Ces actions permettent à DAESH de maintenir son contrôle sur une zone d’environ 20 kilomètres entre les bras du fleuve Euphrate, à proximité du chef lieu de la province de Deir Ezzor et de la frontière avec l’Irak.

Ceci explique pourquoi, il y a quelques heures, le chef de la Direction Politique de l’Armée syrienne, le général Hasan Ahmad Hasan, a accusé Washington et ses alliés de soutenir les terroristes au lieu de les combattre.

Ces journalistes russes ont également fait savoir que, dans leur base d’Al Tanef, près de la frontière jordanienne, les États-Unis fournissent des armes et des munitions à d’autres groupes extrémistes comme la Nouvelle Armée Syrienne, l’Armée des Lions de l’Est, la Brigade du Martire Ahmad Al Abdo, groupes composés fort probablement d’anciens membres de DAESH.

Dans cette installation d’Al Tanef, d'environ 55 kilomètres carrés,  se trouvent quelques 400 représentants des services secrets, des mercenaires de compagnies militaires privées, ainsi que des membres des forces spéciales du Royaume-Uni, de France et de Jordanie.

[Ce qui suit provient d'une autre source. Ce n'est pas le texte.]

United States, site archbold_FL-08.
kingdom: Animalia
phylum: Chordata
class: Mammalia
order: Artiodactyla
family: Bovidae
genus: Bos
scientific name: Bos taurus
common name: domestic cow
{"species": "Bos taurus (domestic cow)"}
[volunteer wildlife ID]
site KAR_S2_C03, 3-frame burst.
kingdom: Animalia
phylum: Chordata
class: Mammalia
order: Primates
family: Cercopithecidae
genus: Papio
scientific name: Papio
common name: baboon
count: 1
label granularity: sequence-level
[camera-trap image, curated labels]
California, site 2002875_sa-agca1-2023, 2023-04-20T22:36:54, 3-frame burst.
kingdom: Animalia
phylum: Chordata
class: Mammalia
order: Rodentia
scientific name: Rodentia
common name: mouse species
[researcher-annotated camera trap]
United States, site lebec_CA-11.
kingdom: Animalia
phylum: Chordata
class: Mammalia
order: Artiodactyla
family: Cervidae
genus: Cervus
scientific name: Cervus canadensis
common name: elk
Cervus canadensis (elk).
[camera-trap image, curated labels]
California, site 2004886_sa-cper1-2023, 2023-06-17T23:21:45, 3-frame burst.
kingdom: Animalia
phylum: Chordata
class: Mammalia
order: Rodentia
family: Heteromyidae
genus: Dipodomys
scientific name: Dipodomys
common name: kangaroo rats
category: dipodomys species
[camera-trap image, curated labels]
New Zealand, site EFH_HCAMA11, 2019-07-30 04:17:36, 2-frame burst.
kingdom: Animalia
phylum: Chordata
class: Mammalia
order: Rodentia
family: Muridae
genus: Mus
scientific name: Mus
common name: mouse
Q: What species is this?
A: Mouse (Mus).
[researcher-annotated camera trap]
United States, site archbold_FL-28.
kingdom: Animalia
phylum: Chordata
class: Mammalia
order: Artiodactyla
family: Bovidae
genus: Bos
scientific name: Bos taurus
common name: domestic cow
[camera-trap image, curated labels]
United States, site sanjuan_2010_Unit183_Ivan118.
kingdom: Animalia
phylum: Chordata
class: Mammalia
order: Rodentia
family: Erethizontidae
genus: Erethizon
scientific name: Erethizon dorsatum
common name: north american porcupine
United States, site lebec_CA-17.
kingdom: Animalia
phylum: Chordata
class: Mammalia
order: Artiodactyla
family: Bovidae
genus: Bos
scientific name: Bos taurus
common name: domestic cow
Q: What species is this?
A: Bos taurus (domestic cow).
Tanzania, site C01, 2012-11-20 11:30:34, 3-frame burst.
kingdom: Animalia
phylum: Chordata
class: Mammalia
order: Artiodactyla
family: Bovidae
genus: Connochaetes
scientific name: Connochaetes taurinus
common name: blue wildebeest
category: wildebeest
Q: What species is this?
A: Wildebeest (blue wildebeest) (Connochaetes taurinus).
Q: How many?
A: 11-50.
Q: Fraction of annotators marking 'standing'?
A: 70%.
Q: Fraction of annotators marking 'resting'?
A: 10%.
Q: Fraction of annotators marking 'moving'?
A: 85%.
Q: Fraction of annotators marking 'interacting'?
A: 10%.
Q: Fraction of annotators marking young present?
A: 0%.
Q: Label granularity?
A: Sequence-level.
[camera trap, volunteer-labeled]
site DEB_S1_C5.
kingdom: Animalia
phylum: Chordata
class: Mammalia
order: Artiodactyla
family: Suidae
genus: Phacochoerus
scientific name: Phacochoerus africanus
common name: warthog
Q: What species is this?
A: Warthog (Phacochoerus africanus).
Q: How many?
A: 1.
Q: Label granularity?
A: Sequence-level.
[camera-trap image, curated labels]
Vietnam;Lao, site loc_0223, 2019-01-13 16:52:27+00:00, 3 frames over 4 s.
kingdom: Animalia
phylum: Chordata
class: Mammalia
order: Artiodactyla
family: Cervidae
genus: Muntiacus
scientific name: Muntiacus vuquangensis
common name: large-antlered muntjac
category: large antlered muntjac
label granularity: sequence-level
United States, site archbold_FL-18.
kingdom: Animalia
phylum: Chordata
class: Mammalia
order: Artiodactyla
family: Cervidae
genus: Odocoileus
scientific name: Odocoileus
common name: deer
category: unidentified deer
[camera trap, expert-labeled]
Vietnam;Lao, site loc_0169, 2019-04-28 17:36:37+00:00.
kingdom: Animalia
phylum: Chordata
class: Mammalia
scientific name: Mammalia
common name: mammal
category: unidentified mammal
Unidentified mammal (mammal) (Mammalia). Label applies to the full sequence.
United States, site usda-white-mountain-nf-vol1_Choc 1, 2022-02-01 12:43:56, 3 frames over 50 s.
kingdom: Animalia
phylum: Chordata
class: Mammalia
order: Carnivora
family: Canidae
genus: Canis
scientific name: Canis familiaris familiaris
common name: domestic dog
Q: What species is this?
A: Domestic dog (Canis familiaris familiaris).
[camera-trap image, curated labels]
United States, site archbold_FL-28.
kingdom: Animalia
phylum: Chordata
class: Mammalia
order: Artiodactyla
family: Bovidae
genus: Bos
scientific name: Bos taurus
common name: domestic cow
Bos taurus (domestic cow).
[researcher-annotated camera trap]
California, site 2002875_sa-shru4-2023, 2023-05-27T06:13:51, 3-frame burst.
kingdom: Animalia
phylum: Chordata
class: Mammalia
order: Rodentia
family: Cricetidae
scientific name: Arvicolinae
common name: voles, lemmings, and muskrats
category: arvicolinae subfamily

Selon les dernières informations, près de cinq mille extrémistes se trouvent dans le camp de réfugiés d’Al Ruban. Ils sont sans solde et se mélangent à la foule de personnes déplacées qu’ils terrorisent et volent de manière à pouvoir mieux les contrôler. Ils se sont appropriés les puits, en vendent l’eau, font commerce avec toutes les maigres ressources qu’ils parviennent à trouver. Et ce camp se trouve à moins de 20 kilomètres de la base américaine d’Al Tanef.

La situation est semblable à Latakia. Dans ce camp, situé dans la province syrienne du même nom, la situation est catastrophique d’après le Centre Russe pour la Réconciliation. Les États-Unis en ont fermé l’accès à l’ONU. Aucune organisation humanitaire ne peut y pénétrer. On empêche les forces gouvernementales et pro-syriennes de s’en approcher.